--- Begin Material shown ---

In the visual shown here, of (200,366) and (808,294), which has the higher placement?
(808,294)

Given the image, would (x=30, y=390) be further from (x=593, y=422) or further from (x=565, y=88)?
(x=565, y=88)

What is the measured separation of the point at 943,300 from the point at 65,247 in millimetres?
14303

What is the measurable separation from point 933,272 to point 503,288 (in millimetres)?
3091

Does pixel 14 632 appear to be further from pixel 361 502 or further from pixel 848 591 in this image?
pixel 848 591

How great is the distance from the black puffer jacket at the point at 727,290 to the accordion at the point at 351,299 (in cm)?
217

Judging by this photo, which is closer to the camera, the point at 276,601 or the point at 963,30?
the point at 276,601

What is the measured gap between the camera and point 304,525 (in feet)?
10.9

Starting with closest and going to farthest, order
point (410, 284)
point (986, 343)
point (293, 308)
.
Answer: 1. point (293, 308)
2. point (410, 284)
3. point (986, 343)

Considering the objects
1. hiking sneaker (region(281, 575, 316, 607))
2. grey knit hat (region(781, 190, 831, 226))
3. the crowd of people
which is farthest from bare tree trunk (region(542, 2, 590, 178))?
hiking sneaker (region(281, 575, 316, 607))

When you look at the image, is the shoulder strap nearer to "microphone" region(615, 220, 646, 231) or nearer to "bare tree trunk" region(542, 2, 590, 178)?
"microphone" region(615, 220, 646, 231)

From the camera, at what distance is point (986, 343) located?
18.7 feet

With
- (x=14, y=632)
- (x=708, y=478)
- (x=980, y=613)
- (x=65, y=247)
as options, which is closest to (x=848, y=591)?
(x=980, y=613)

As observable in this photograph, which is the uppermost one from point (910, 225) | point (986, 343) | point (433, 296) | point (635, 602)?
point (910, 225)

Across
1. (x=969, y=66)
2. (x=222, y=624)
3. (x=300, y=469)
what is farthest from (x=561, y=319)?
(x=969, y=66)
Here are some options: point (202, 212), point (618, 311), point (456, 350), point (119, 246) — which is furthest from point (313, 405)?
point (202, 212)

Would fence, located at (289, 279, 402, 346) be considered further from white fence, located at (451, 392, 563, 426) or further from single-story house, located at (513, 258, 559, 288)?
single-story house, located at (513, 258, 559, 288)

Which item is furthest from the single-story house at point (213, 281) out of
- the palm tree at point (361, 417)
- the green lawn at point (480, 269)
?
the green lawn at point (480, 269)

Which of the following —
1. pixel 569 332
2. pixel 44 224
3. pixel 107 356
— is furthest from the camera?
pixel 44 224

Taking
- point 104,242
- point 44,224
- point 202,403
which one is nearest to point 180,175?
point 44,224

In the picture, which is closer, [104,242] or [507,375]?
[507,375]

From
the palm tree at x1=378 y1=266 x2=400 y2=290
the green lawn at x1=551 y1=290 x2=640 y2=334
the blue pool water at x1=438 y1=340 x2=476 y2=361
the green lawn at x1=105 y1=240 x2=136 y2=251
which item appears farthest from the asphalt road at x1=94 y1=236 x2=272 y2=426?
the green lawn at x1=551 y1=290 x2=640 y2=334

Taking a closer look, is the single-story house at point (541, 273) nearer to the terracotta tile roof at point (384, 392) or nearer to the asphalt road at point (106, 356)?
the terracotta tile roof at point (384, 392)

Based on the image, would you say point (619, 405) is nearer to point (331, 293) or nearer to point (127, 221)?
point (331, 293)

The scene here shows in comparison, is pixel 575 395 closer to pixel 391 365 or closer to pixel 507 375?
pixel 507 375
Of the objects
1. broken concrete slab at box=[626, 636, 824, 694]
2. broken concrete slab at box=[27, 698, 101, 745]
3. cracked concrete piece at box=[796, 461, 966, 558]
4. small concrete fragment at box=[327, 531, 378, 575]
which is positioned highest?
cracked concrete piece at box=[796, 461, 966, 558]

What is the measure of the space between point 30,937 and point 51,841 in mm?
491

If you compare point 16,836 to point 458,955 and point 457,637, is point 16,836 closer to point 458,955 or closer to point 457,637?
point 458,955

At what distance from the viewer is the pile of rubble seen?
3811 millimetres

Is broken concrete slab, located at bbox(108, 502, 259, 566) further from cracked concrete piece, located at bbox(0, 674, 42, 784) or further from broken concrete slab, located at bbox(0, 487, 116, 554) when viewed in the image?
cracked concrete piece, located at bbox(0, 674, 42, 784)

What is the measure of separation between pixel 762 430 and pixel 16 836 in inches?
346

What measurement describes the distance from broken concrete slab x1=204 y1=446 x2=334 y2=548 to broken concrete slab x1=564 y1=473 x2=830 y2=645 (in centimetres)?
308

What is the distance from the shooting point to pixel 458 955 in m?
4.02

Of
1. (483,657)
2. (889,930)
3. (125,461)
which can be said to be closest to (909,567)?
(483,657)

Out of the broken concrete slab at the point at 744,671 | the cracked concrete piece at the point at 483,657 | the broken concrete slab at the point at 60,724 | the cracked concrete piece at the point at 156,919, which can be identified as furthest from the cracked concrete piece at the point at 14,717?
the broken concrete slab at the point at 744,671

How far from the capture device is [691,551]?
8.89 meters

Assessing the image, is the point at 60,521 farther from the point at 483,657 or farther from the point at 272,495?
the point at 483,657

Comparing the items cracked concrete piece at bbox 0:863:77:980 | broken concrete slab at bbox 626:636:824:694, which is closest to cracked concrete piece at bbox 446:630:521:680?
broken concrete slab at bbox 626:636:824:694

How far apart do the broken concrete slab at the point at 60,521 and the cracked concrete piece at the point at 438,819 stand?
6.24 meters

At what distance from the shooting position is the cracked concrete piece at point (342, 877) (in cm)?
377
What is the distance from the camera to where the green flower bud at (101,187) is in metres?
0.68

--- End Material shown ---

§ What to work on
Copy out the lines between the one holding "Based on the" and the one holding "8.89 meters", inclusive, replacing "shooting point" with "camera position" and leaving everything else unchanged.

§ Result of this exercise
Based on the image, would you say point (619, 405) is nearer to point (331, 293) or nearer to point (127, 221)?
point (331, 293)

The scene here shows in comparison, is pixel 575 395 closer to pixel 391 365 or closer to pixel 507 375?
pixel 507 375
Of the objects
1. broken concrete slab at box=[626, 636, 824, 694]
2. broken concrete slab at box=[27, 698, 101, 745]
3. cracked concrete piece at box=[796, 461, 966, 558]
4. small concrete fragment at box=[327, 531, 378, 575]
which is positioned highest?
cracked concrete piece at box=[796, 461, 966, 558]

What is the measure of the space between point 30,937 and point 51,841 in mm?
491

If you compare point 16,836 to point 458,955 and point 457,637, is point 16,836 closer to point 458,955 or closer to point 457,637?
point 458,955

At what distance from the viewer is the pile of rubble seen?
3811 millimetres

Is broken concrete slab, located at bbox(108, 502, 259, 566) further from cracked concrete piece, located at bbox(0, 674, 42, 784) or further from broken concrete slab, located at bbox(0, 487, 116, 554) when viewed in the image?
cracked concrete piece, located at bbox(0, 674, 42, 784)

What is the measure of separation between pixel 762 430 and pixel 16 836 in inches?
346

What measurement describes the distance from broken concrete slab x1=204 y1=446 x2=334 y2=548 to broken concrete slab x1=564 y1=473 x2=830 y2=645 (in centimetres)?
308

What is the distance from the camera position to pixel 458 955 in m?
4.02

Of
1. (483,657)
2. (889,930)
3. (125,461)
which can be said to be closest to (909,567)?
(483,657)

Out of the broken concrete slab at the point at 744,671 | the cracked concrete piece at the point at 483,657 | the broken concrete slab at the point at 60,724 | the cracked concrete piece at the point at 156,919, which can be identified as furthest from the cracked concrete piece at the point at 14,717?
the broken concrete slab at the point at 744,671

How far from the capture device is [691,551]?
8.89 meters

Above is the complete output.